▸ **Required work**
Return the lines of the data below in which the string "taurinus" occurs.

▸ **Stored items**
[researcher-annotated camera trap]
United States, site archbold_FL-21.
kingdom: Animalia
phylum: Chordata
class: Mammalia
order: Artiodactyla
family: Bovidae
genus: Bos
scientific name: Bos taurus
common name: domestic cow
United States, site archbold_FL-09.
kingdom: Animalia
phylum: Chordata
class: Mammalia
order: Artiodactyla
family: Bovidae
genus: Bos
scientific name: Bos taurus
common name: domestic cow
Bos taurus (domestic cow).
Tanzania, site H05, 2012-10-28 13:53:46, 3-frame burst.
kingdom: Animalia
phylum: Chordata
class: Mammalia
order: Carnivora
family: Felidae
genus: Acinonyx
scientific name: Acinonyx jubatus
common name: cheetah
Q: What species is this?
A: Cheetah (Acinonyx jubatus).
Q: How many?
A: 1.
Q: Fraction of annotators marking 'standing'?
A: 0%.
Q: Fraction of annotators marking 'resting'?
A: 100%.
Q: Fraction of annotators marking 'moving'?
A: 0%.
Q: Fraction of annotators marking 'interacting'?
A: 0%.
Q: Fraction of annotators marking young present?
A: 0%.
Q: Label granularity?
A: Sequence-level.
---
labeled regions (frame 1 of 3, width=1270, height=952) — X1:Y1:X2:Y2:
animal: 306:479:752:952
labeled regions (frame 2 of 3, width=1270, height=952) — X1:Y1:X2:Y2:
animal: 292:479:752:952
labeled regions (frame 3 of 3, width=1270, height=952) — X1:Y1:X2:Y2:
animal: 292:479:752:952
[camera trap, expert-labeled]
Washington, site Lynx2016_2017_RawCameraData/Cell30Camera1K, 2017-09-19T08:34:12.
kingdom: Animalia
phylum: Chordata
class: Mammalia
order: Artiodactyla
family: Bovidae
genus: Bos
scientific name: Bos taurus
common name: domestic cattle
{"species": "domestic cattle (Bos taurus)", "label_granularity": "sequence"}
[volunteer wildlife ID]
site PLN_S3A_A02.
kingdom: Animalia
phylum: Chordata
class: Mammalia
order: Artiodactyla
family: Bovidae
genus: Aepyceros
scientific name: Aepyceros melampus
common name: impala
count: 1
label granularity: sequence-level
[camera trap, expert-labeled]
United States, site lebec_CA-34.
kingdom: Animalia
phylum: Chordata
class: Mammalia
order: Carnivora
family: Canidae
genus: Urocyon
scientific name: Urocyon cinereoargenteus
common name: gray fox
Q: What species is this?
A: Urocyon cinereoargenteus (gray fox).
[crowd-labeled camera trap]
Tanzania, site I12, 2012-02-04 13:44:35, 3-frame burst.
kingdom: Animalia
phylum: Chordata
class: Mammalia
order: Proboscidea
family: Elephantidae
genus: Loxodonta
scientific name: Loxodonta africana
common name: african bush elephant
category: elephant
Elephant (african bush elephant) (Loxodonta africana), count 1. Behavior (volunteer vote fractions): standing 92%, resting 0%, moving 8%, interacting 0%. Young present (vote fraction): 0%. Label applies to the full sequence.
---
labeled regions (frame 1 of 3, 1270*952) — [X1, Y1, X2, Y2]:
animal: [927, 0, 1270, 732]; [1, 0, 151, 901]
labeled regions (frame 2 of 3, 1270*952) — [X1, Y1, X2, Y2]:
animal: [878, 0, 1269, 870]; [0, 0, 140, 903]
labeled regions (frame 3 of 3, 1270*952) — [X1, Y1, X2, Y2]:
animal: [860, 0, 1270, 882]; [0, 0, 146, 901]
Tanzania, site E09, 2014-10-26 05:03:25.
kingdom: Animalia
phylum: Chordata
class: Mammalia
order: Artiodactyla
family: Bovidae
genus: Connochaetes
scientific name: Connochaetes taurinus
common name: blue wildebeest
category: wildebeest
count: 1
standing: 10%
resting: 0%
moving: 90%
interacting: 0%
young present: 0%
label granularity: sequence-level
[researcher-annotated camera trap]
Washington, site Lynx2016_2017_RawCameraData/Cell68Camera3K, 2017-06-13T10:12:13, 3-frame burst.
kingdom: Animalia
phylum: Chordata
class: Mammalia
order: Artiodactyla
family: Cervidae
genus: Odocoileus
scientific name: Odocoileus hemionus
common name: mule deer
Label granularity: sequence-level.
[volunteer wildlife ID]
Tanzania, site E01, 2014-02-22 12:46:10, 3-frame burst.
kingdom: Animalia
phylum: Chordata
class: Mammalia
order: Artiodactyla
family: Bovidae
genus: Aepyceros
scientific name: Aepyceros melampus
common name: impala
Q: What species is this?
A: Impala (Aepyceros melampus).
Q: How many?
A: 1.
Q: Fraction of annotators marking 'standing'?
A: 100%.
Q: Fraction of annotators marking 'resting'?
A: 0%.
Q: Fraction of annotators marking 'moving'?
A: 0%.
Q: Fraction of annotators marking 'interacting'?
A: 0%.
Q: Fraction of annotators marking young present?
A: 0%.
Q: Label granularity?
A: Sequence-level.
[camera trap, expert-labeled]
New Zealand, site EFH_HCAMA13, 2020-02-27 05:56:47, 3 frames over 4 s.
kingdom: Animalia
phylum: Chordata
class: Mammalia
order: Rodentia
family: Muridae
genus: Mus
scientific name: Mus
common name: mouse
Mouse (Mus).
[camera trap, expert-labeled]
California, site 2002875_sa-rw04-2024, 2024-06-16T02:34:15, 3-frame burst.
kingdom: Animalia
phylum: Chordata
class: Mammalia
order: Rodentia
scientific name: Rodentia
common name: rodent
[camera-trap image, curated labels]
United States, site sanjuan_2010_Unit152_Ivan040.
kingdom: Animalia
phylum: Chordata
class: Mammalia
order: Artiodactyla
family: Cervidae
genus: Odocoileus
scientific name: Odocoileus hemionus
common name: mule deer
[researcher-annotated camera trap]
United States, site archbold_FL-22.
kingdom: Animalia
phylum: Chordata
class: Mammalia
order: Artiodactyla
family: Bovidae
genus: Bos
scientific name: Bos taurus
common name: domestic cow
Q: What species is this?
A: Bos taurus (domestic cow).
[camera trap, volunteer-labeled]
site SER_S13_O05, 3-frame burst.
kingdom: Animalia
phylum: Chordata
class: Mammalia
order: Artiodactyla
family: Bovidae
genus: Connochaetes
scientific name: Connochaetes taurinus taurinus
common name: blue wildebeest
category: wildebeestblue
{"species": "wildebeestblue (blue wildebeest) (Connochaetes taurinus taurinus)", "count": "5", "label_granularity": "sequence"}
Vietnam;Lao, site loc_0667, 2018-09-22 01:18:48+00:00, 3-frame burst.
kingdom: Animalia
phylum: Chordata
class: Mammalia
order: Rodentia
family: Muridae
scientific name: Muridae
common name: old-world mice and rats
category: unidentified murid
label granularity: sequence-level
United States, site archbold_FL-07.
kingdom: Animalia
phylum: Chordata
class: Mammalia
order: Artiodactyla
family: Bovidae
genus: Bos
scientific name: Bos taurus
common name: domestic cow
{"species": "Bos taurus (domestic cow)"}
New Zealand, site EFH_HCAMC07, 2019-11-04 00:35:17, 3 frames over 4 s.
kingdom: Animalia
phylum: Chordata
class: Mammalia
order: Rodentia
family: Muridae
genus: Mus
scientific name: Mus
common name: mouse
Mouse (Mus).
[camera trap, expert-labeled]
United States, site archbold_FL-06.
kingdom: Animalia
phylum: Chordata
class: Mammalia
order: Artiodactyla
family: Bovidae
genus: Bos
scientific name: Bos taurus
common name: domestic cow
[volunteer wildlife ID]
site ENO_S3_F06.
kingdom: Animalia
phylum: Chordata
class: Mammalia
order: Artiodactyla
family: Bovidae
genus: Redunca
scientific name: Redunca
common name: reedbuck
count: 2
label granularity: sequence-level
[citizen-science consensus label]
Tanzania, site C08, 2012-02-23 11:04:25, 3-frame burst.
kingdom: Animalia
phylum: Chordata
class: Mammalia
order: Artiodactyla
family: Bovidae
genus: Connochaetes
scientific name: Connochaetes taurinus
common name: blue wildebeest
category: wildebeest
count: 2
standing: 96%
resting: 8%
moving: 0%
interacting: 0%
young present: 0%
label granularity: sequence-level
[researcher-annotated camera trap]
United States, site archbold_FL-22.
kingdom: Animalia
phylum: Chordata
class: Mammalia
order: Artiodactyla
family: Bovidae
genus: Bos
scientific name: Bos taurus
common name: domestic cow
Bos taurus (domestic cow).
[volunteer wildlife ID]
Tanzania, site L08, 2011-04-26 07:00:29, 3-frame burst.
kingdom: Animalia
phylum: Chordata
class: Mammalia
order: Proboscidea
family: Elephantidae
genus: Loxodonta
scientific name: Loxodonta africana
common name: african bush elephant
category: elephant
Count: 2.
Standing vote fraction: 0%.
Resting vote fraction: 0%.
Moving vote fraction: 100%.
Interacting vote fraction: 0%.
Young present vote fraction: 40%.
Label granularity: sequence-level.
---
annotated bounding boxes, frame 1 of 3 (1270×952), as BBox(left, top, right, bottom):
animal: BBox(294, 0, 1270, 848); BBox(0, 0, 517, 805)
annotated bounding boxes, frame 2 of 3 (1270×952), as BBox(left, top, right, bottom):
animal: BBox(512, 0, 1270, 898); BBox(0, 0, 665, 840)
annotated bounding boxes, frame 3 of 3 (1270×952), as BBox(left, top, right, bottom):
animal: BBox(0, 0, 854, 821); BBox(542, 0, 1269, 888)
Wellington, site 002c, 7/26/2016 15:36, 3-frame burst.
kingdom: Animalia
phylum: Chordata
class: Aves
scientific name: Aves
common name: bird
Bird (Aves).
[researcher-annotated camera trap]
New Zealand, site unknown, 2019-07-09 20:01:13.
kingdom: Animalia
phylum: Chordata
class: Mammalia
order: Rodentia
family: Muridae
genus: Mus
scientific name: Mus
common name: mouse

▸ **Result**
scientific name: Connochaetes taurinus
scientific name: Connochaetes taurinus taurinus
{"species": "wildebeestblue (blue wildebeest) (Connochaetes taurinus taurinus)", "count": "5", "label_granularity": "sequence"}
scientific name: Connochaetes taurinus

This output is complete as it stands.